Textron reported a lower-than-expected quarterly profit on Thursday, hit by a drop in sales of its turboprop aircraft as well as flat deliveries of its flagship Cessna business jets, sending shares down 10 percent.
Textron delivered just 41 business jets in the third quarter ended Sept. 29, flat compared to a year ago after growing in each of the first two quarters of this year.
Turboprop sales sank to 43 planes from 57 a year earlier, reducing revenue in the company’s main Aviation unit by 2 percent and helping drag profit down to 61 cents per share, well below Wall Street’s estimate of 76 cents.
Worldwide business jet sales took a hit during the financial crisis and have struggled to recover since, with 2017 aircraft deliveries only around half a peak of 1,317 hit in 2008.
Numbers had finally begun to improve, however, driven by tax windfall handed to corporate America by U.S. President Donald Trumpin January and jet sales are expected to rise 8 percent in 2019.
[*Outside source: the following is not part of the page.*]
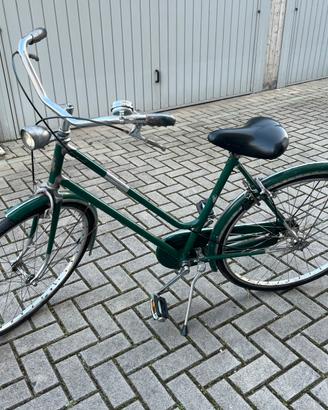 Bicicletta da donna Maurizio Chierici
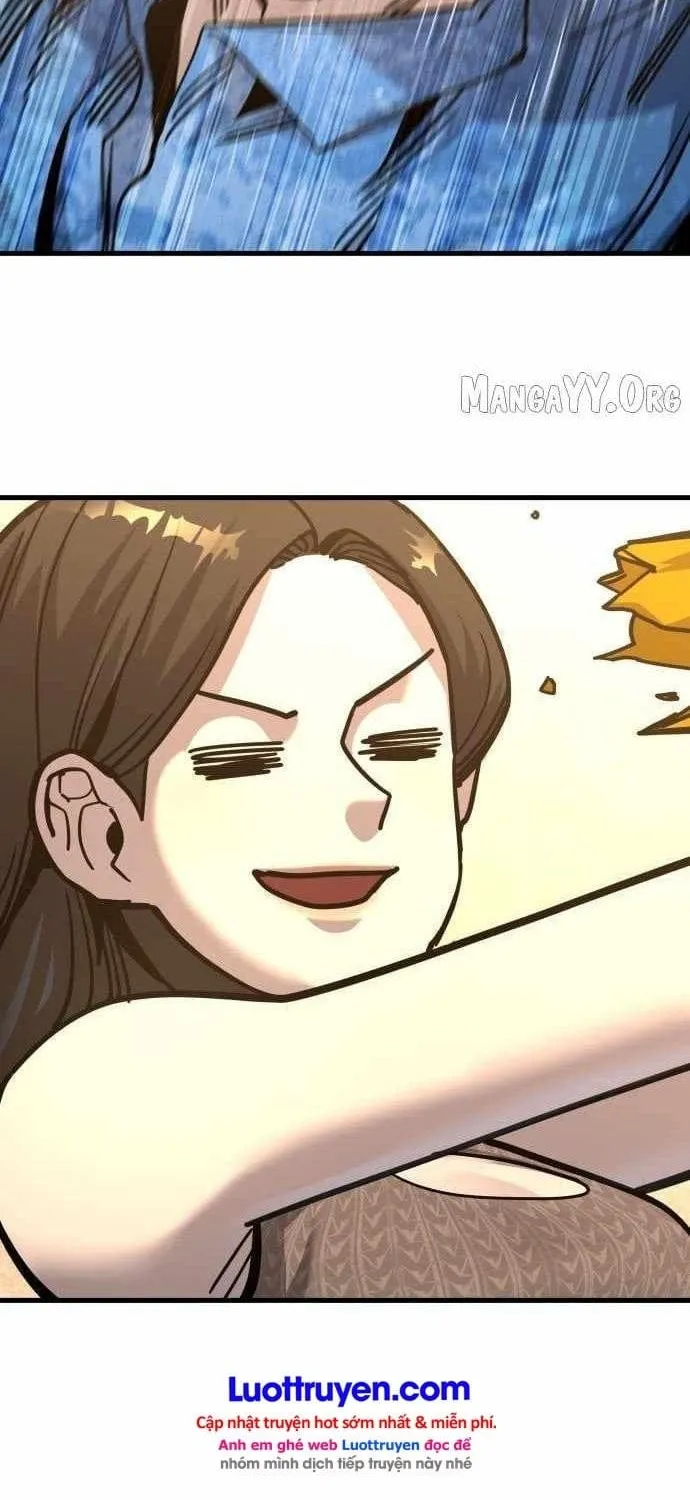 Thực Thi Công Lý Chap 35 - Next Chap 36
“Investor reaction to this miss likely will be keyed to management color on aviation demand,” Cowen & Co. analyst Cai von Rumohr said in a note.
The company was starting a call with analysts on the results at 8 a.m. ET.
Sales in Textron’s industrial products unit, which makes all-terrain vehicles, golf cars, and snowmobiles, fell 10.7 percent to $930 million, mainly due to the sale of its tools and test equipment business to Emerson Electric.
Sales in the company’s systems business also fell 5.2 percent to $770 million, hurt by lower deliveries of tactical armoured patrol vehicles. The unit also makes unmanned aircraft and flight simulators.
Total revenue fell about 8.2 percent to $3.20 billion, missing analysts’ average estimate of $3.53 billion, according to Refinitiv data.
The company also narrowed its 2018 earnings per share forecast to a range of $3.20 to $3.30, from $3.15 to $3.35.